Top of Passage for review

#1
So, I'm buying an electro acoustic guitar soon and I'm wondering which strings would be the best for fingerstyle? I've heard that Elixir are really good but I don't know if I should get the light ones (0.012 - 0.053) or the light medium ones (0.012 - 0.056)?

As for the guitar, I'm planning to buy a Fender CD60CE. Do you think it would be good for fingerstyle?
Last edited by blackomen52 at Jun 6, 2015,
#2
i'm not partial to elixer, but not every guitar sounds great with every kind of strings, and everyone has their own personal taste.

i don't think the CD60CE would be good for fingerstyle. the nut is too narrow to be good for fingerstyle plus you're paying more for the electronics and cutaway, and since this is a lower priced guitar, that means that they have to save money on the guitar itself so the guitar is all laminate. i'm not aware of a new guitar around the price of the CD60CE with electronics that has a wider nut.

Bottom of Passage for review
Top of Dataset extract

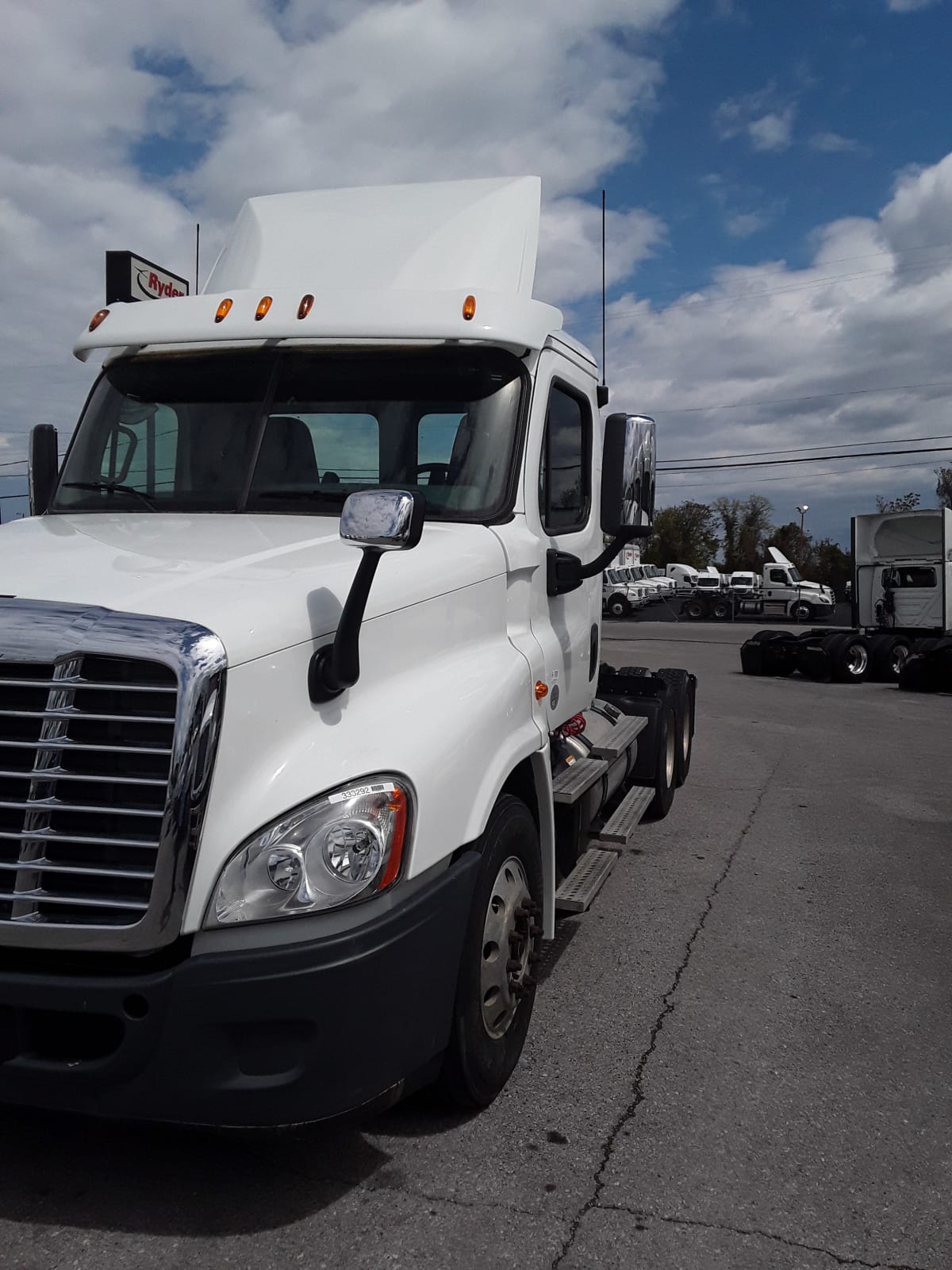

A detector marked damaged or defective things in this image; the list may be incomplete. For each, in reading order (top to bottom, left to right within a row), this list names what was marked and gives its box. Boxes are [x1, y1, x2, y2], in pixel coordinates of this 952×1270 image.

crack in pavement [548, 752, 787, 1270]
crack in pavement [599, 1203, 929, 1264]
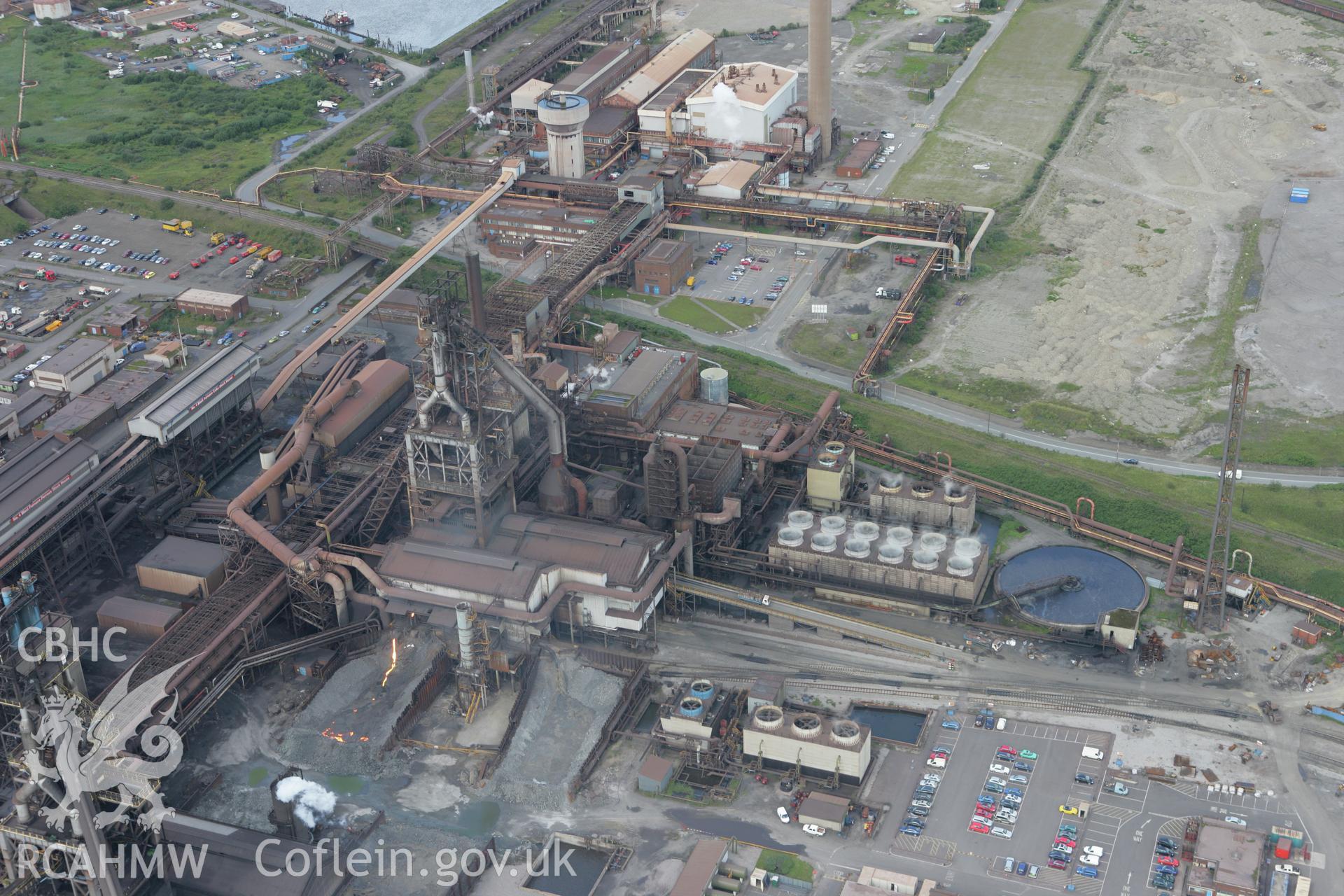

Bottom of Dataset extract

From the guitar forum thread, copy word for word the part that opens with "As for the guitar, I'm" and closes with "a wider nut.".

As for the guitar, I'm planning to buy a Fender CD60CE. Do you think it would be good for fingerstyle?
Last edited by blackomen52 at Jun 6, 2015,
#2
i'm not partial to elixer, but not every guitar sounds great with every kind of strings, and everyone has their own personal taste.

i don't think the CD60CE would be good for fingerstyle. the nut is too narrow to be good for fingerstyle plus you're paying more for the electronics and cutaway, and since this is a lower priced guitar, that means that they have to save money on the guitar itself so the guitar is all laminate. i'm not aware of a new guitar around the price of the CD60CE with electronics that has a wider nut.